* **WHAT YOU ARE ASKED TO DO**: The copy you return must begin at the line containing "Assess this cell for malaria." and end at the final line of the listing below, with every picture left out.

* **DATA FOR THE TASK**:

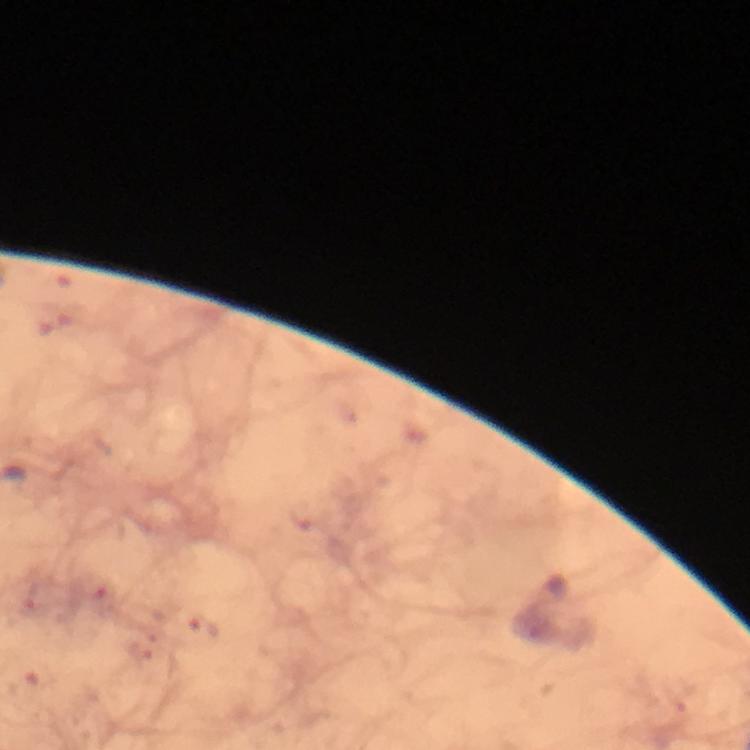
Approximate object centers, in pixels from the top-left corner. Malaria parasite locations: (x=203, y=628). Photographed through the microscope with a smartphone camera. Image is 750×750 pixels. From a malaria diagnostic workup. Thick blood smear. Giemsa-stained preparation. At 100x magnification. A crop from one field of view. Immersion oil was used.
Assess this cell for malaria.
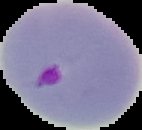

It is parasitized.

From a thin blood smear. The area outside the segmented cell region is set to black. Image is 142×130 pixels.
Describe the morphology of the erythrocytes.
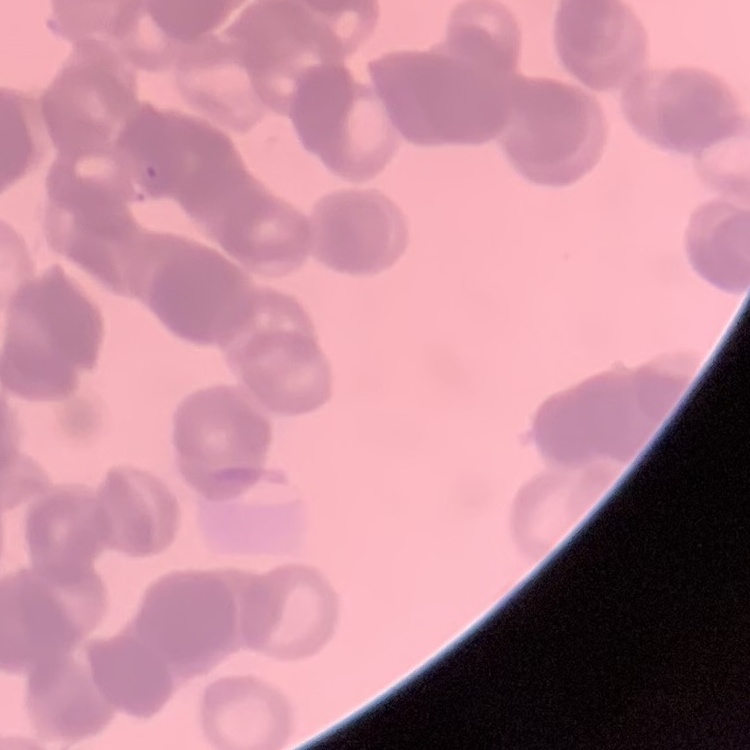
They show rouleaux formation.

Stained with either Field's or Giemsa. One tile cut from a larger photomicrograph. Thin blood film.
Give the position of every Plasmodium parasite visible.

* **SOLUTION TO THE EXERCISE**:
Assess this cell for malaria.

It is parasitized.

From a thin blood smear. The area outside the segmented cell region is set to black. Image is 142×130 pixels.
Describe the morphology of the erythrocytes.
They show rouleaux formation.

Stained with either Field's or Giemsa. One tile cut from a larger photomicrograph. Thin blood film.
Give the position of every Plasmodium parasite visible.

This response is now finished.